Roskelley: Eating all the Costco food we left at base camp. I was pretty hungry! [And] the northern lights show.
How does this route compare to others you’ve done?
Helander: [This] was far and away the most committing climb I have ever done. I typically am attracted to faces. I’ve climbed quite a few big routes in Alaska like the Moonflower Buttress on Mt. Hunter and some first ascents in the Revelations, but most of those allowed me to start rappelling at the first sign of trouble. There were only one or two potential exit points on the South Ridge and even those were absolute last-ditch options. I’ve never completed a first ascent that required so many things to line up perfectly: planning, weather, conditions, partnership, the approach going smoothly, etc. It was the perfect lightning strike. We don’t get many of those in our lives. I feel very, very fortunate.
Any advice for climbers attempting this line in the future?

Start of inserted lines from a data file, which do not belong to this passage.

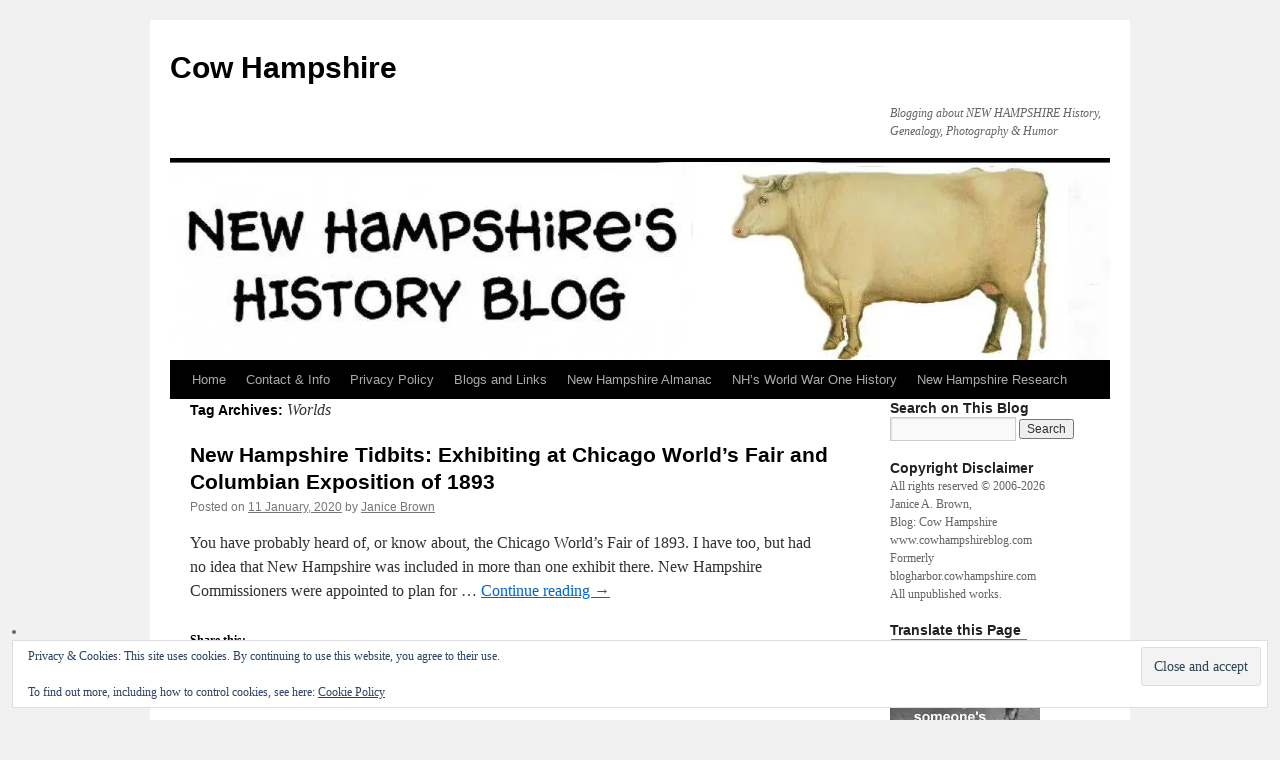

--- FILE ---
content_type: text/css
request_url: https://www.cowhampshireblog.com/wp-content/plugins/mobile-friendly-twenty-ten/style.css?ver=6.9
body_size: 225
content:
/* General fontization for all site */
body, input, textarea {
          font: "Helvetica Neue", Helvetica, Arial, sans-serif;
}

a {
text-decoration: underline;
}

/* =Heading: Special Design
----------------------------------------------- */

#site-title {
    /*height: 5px;*/
    float: left;
    /*width: 60%;*/
/*position: relative;*/
    /*margin: 0 0 8px 0;*/

}

#site-description {
  float: right;
  clear: both;
  font-style: italic;
  margin: 0 0 18px 0;
  width: 220px;
/*position: 20%;*/
}

#content, #content input, #content textarea {
  color: #333;
  font-size: 16px;
  line-height: 24px;
}

#main {
    padding: 0;
}

.entry-content {
  font-family: Georgia, "Bitstream Charter", serif;
}

#s.field {
    display: none;
}

.entry-meta, .entry-utility, .entry-meta a, .entry-utility a {
  color: #777;
  text-decoration: none;
  font-family: "Helvetica Neue", Arial, Helvetica, "Nimbus Sans L", sans-serif;
}

.entry-meta a, .entry-utility a {
  font-weight: normal;
  text-decoration: underline;
}


.entry-title a:link, .entry-title a:visited {
  color: #000;
  text-decoration: none;
font-family: "Helvetica Neue", Arial, Helvetica, "Nimbus Sans L", sans-serif;
}

.widget-area ul ul {
  list-style: square;
}

.widget-area a {
  font-family: Georgia, "Bitstream Charter", serif;
  text-decoration: none;
  font-size: 12px;
}

h3.widget-title {
  color: #222;
  font-weight: bold;
  display: block;
  -webkit-margin-before: 1em;
  -webkit-margin-after: 1em;
  -webkit-margin-start: 0px;
  -webkit-margin-end: 0px;
  font-size: 14.039999961853px;
  font-family: "Helvetica Neue", Arial, Helvetica, "Nimbus Sans L", sans-serif;
  height: 18px;
  line-height: 18px;
  margin: 0;
}


Helander: Don’t. No, I’m kidding. I will be totally surprised if this line gets repeated in the next few decades. It is classic in a very twisted sense. The rock is generally exquisite. I would recommend that any future parties do their homework and wait for the perfect weather window. Bring at least 15 pitons and 30m of rappel tat. It could probably be done one day faster now that the path has been established, but with worse snow conditions, I can see it taking twice as long.
Roskelley: Make sure it hasn’t snowed in a while and make damn sure it’s not going to snow while you’re on it.
What’s next?
Helander: It feels weird for my Alaska Range season to be over before May even starts, but I think Jess and I will be riding that high for a long time. I’m excited to enjoy the summer activities of Alaska and I am going to Nepal in September to attempt a first ascent on Panbari [6905m] in the Peri Himal north of Manaslu. I’ll be working and training for that until we leave.
Roskelley: I live in Spokane Washington. Besides rock climbing and enjoying some Pacific Northwest alpine routes, my wife and I have partnered with The Front Climbing [Club] gym out of Salt Lake City and we are working on a getting a brand new 20,000-square-foot gym put in. Spokane has an amazing outdoor community and I hope to make it better with this project. That will take up some of my time for sure.